Liao Xuyuan stared at the blue line like it was a countdown to a bomb. Song Wuji sat in front of his Spark, fingers flying across the keyboard, code cascading down the screen like a waterfall. Jiang Ji stood by the door, phone in her hand, screen lit—missed calls from the customer service center had climbed from three to seven.

“Progress is normal,” Song Wuji said, his voice as calm as a weather report. “No sign the system is blocking the reverse purge. That means…”

“Means what?”

“Means it doesn’t think we’ll succeed.” Song Wuji turned to look at him, a faint smile at the corner of his mouth. “Or it thinks even if we do, it won’t matter.”

Liao Xuyuan swallowed. He wanted to say something, but his throat felt blocked. He remembered the line from his father’s suicide note: “Are you sure you really want to know?” And now he was finding out—every step like walking on thin ice.

49%.

“Your phone,” Jiang Ji said suddenly.

Liao Xuyuan looked at her. She was pointing at his pocket.

“It’s vibrating.”

He pulled out his phone—the Happiness Assistant app icon had a red notification badge.

“Your Happiness Index has been fluctuating significantly recently. The system suggests you pause your current activity, listen to some relaxing music, drink a glass of warm water, and take ten deep breaths.”

He almost laughed.
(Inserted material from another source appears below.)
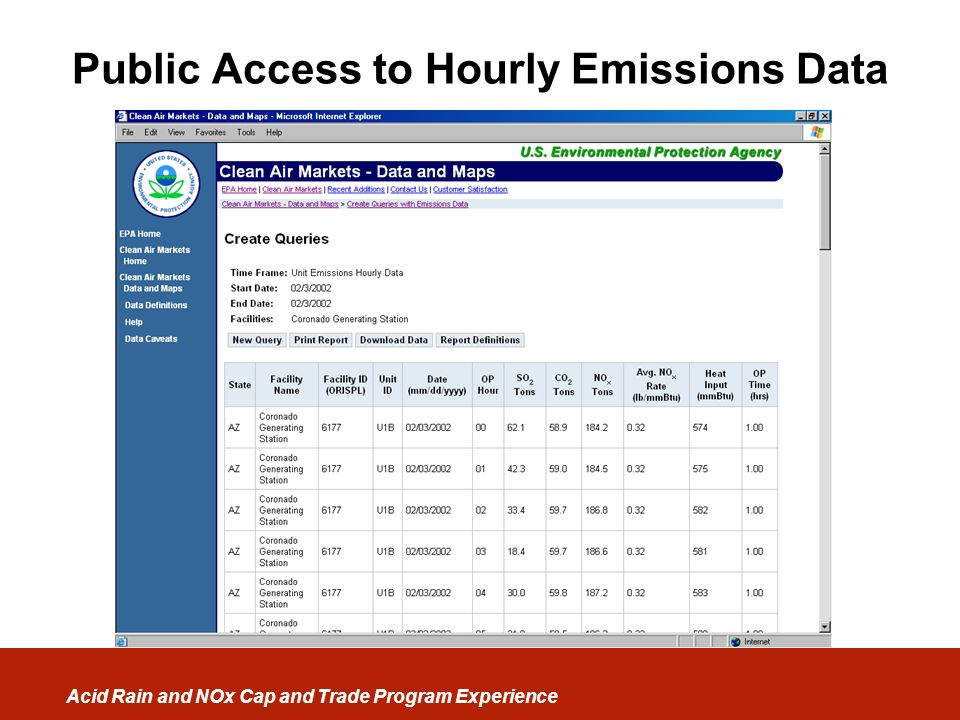 Public Access to Hourly Emissions Data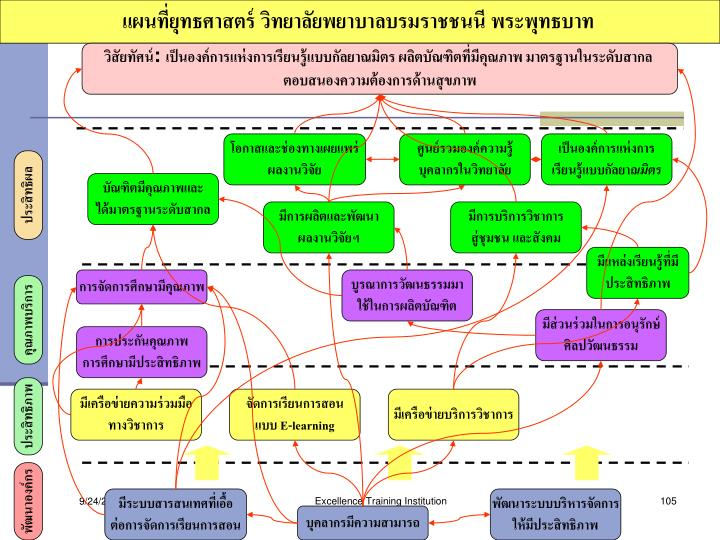 แผนที่ยุทธศาสตร์ วิทยาลัยพยาบาลบรมราชชนนี พระพุทธบาท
The system was pushing self-care advice while the reverse purge was halfway through.

“Holy shit,” he said, turning the screen to Song Wuji. “Is it being serious or sarcastic?”

“Serious.” Song Wuji didn’t look up. “Standard first-stage Gentle Purge push notification. It doesn’t know we’ve launched the reverse purge. It only sees your Happiness Index dropped from sixty-five to forty-two, so it follows the script—pushes relaxation suggestions. If you ignore it, the next one will recommend counseling, and the one after that will be an article titled ‘Are You Sure You Want to Keep Looking?’”

“It doesn’t know?”

“No.” Song Wuji typed a command. “The design of the reverse purge is to bypass the monitoring layer from inside the system and operate directly on the database. The system’s monitoring module is still running normally—it sees your Happiness Index drop, it sees you opening some ‘abnormal files,’ but it can’t see the reverse purge process.”

“So we’re digging under its nose?”

“Pretty much.”

Liao Xuyuan’s phone buzzed again.

“You didn’t seem to take that advice. That’s okay. The system understands you need time to process your emotions. Here’s an article you might find interesting: ‘Accepting Imperfection Is the Beginning of Happiness.’ Tap to read.”

“…It’s recommending I accept imperfection.” Liao Xuyuan held up the phone. “Does it know we’re killing it?”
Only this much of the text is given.